GATHER Statement

Syntax

GATHER [stream_identifier_1.]field_identifier_1  AS output_field_identifier_1[, ...]
  FROM stream_identifier_1, stream_identifier_2[, ... ]
  USING field_identifier_gather
  [TIMEOUT value ON field_identifier_timeout]
  [ERROR INTO stream_identifier];

Substitutable Fields

stream_identifier_n

The unique identifier (name) of a stream.

field_identifier_n

A tuple field to be included in the output stream.

output_field_identifier_n

The name for a tuple field that is included in the output stream.

field_identifier_gather

A tuple field present in all incoming streams that will be used as the gather key field.

value

The timeout criteria: the maximum differential between the specified field value in the unmatched tuples and the value in the most recently emitted tuple.

field_identifier_timeout

The tuple field monitored for timeout.

... in GATHER clause

Additional output field entries of the form: [stream_identifier_n.]field_identifier_n AS output_field_identifier_n.

... in FROM clause

Additional input stream entries of the form: stream_identifier_n.

ERROR INTO Clause

You can append an ERROR INTO clause just before the closing semicolon. The StreamSQL ERROR INTO clause is analogous to the Enable Error Output Port check box for operators and adapters in EventFlow applications.

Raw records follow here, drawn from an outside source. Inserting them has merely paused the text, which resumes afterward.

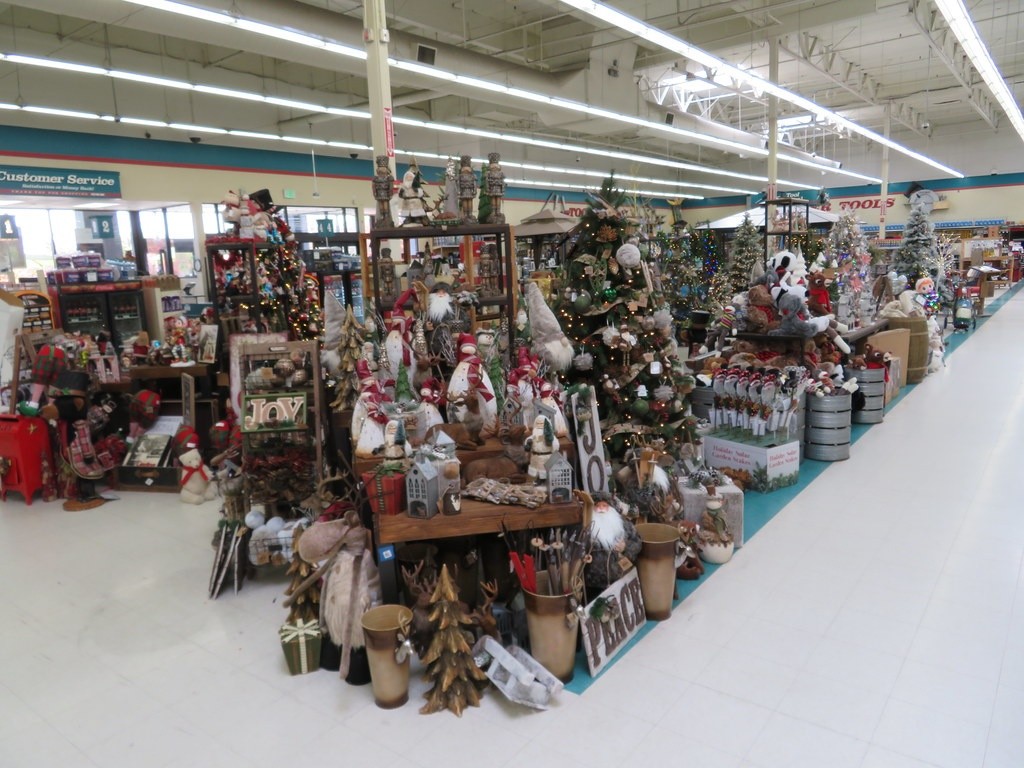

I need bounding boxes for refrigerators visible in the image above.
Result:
[49,282,147,349]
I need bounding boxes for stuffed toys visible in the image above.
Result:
[696,249,859,398]
[178,448,218,505]
[846,343,892,384]
[283,501,382,686]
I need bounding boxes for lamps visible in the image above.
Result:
[0,0,1024,200]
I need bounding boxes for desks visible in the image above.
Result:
[731,317,888,364]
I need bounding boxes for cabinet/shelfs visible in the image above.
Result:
[0,199,1024,605]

Use ERROR INTO with the name of a stream, which must already exist. This sets up an Error Port for this operator, which is much like a local catch mechanism for errors from this operator.

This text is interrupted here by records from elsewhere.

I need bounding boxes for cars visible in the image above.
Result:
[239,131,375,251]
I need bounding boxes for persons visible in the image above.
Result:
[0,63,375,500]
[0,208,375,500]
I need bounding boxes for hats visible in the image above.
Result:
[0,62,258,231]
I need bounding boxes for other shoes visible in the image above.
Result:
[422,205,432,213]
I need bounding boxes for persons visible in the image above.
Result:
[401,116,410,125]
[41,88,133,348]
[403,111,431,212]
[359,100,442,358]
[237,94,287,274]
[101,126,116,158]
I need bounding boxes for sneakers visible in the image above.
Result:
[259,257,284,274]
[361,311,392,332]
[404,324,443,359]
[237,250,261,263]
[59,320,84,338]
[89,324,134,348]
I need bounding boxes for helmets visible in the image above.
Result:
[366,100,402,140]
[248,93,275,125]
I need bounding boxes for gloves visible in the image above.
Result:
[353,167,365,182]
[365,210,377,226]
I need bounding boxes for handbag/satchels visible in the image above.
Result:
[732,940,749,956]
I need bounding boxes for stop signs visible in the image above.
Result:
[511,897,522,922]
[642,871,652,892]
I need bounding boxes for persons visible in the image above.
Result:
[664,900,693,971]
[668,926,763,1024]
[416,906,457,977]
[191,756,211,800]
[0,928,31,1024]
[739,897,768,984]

See Using Error Ports and Error Streams for a discussion of StreamBase error handling mechanisms.

Discussion

GATHER combines its Input Streams by identifying matching tuples (1 to 1) across all the Input Streams, and produces one output tuple with values constructed from any of its input tuples. By default, GATHER buffers input tuples for each value of the key field until the value has been seen on each of the input streams; only then is the output tuple released. Matching tuples can arrive in any order (input need not be synchronized), and tuples are emitted in the order that they are fully matched.

The target list following the GATHER keyword can include field values from any of the matching tuples. The streams being gathered are listed after the FROM keyword; USING identifies the key field.

Sometimes it is not desirable to wait until all of the input streams have a matching tuple; you want to generate an output stream from the input tuples that are currently buffered. To support this requirement, GATHER includes an optional TIMEOUT clause that will collect the available input tuples into an output tuple on certain conditions. The ON keyword identifies the tuple field that timeout monitors; val sets the timeout criteria, which is a maximum differential between the specified field value in the unmatched tuples and the value in the most recently emitted tuple. For example, TIMEOUT 200 ON int_field specifies that once each stream has received a tuple with an int_field value that is 200 higher than the int_field value for unmatched tuples, the unmatched tuples will be emitted; null values will be inserted into target list values that cannot be populated from the buffered tuples.

GATHER generates a stream and can be used anywhere a stream expression is acceptable. As an alternative, the output could be captured in a stream, as illustrated in the following code fragments.

CREATE [OUTPUT] STREAM stream_identifier;
GATHER ... INTO stream_identifier;
CREATE [OUTPUT] STREAM stream_identifier AS
  GATHER ...;

Or, for an OUTPUT STREAM

GATHER ... => CREATE OUTPUT STREAM stream_identifier;